Well, when he no longer replies to emails (which he did earlier), what is the chance he would come to a public meeting?

Forget about us, even very senior technology gurus, who knew Nandan Nilekani who have served on top technology committees with him get vague replies, that too occasionally.
CA PRADEEP AGARWAL
Replied to Sucheta Dalal comment 1 decade ago
I HAVE HEARD THAT THERE IS UNOFFICIAL HO at Infosys Bangalore. Is it right.
Avinash Murkute
Replied to Sucheta Dalal comment 1 decade ago
Even the emails sent at official UIDAI are not replied.
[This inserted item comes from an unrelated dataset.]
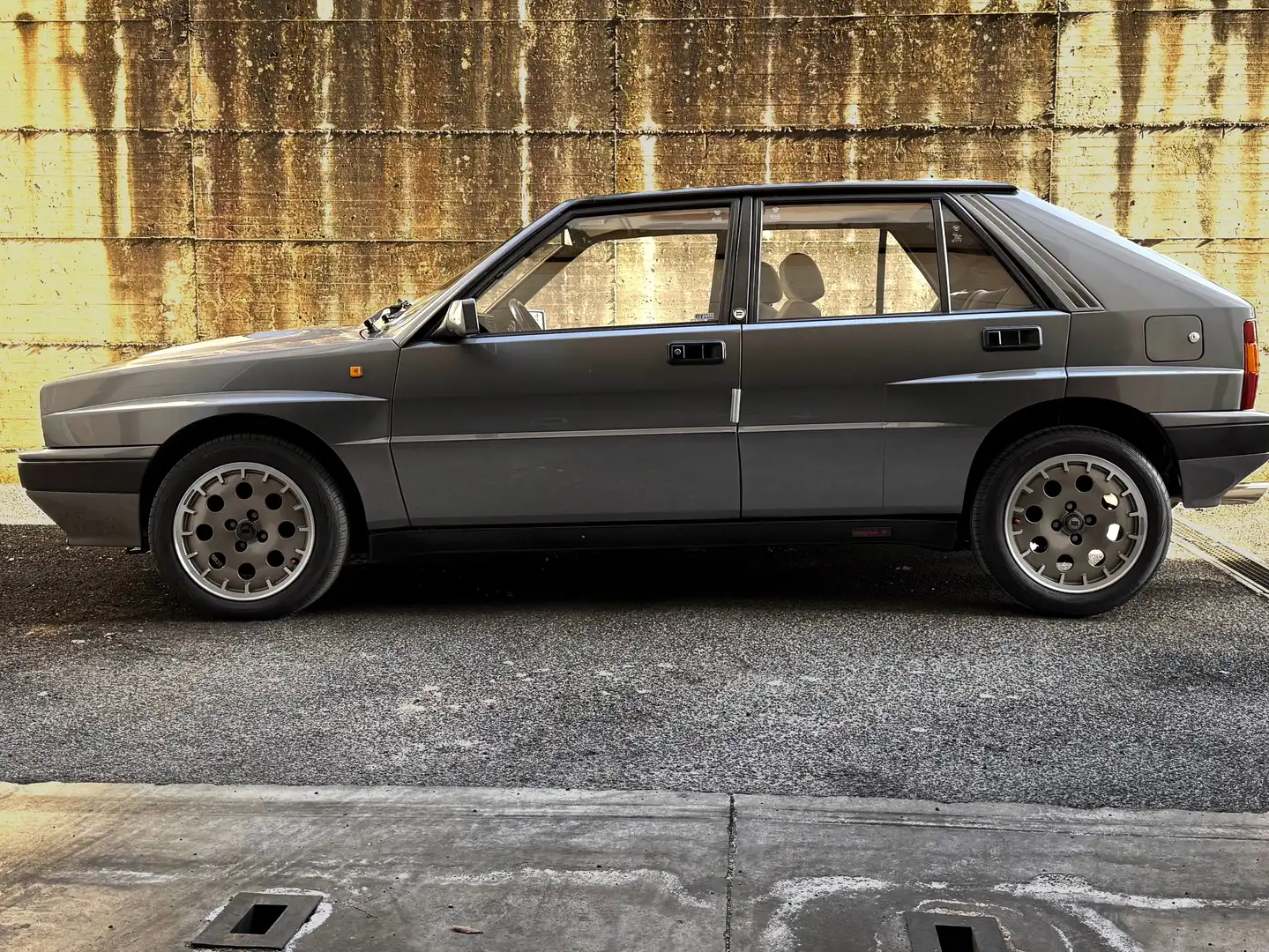Lancia Delta 2.0 16v HF Integrale Gris - 2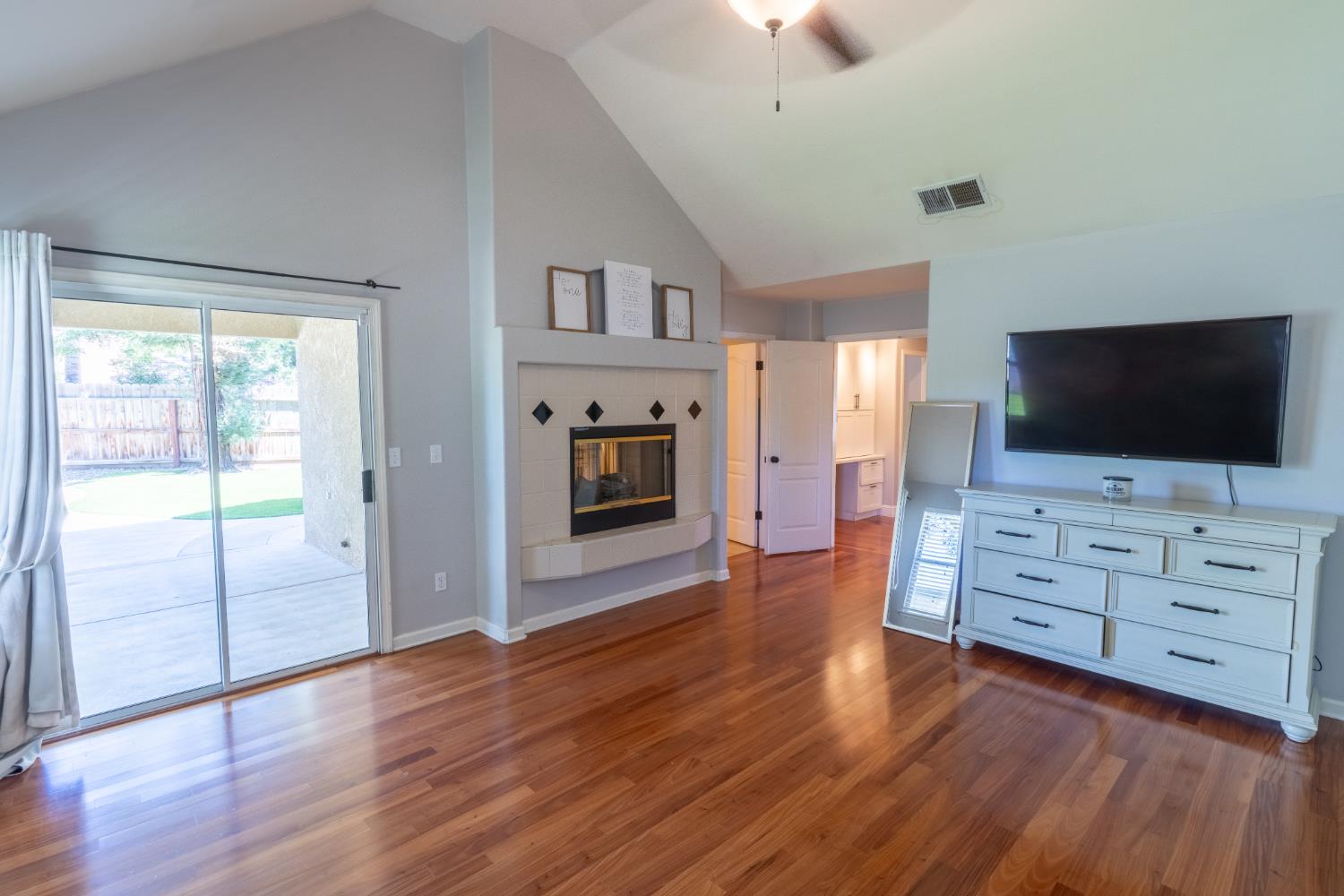 9455 N Woodrow Ave, Fresno, CA 93720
This is the peculiar characteristics of so called transparency. By now we should understand that the word Transparency was USP for selling some one's business in seminars and next day Fragile Publicity.
MSH
Replied to Sucheta Dalal comment 1 decade ago
Absolutely right, Forget technology heads or gurus,when the PSC itself has said that the project has to go back to drawing boards, it is an indication that there is something critically wrong with the project.. Unfortunately like all the unfolding other things with this government, UIDAI also does not seem to respect the parliament and seem to draw its power from some other sources :)
Udit C
1 decade ago
I don't know if we the people are unique in our ignorance or if the administration that allows functioning of a non-valiodated body is unique in allowing such sensitive data to be collected and managed by private/autonomous NIUs.

But certainly the Authority is as unique in its own identity as are so many of us in allowing all this tamasha at our cost!
pravsemilo
1 decade ago
The so called "open architecture" is a mockery. It is infact a walled garden (http://en.wikipedia.org/wiki/Walled_gard..., just like the iOS.

Just like we have apps for iOS our tech czar is trying to emulate the same.

The similarity to iOS should have been evident from the hackathon conducted by the Planning Commission recently.
pravsemilo
Replied to pravsemilo comment 1 decade ago
The link seems to be broken due to the "...".

Here is the complete link.

http://en.wikipedia.org/wiki/Walled_gard...
jtd
1 decade ago
Hope the fanbois of the UIDAI are able to digest how the whole country is being taken for a jolly ride.
Mathew Thomas
1 decade ago
Congratulations to Usha for bringing out ant important aspect of the whole obnoxious UID scheme. Sorry, the word should be 'scam' not 'scheme'.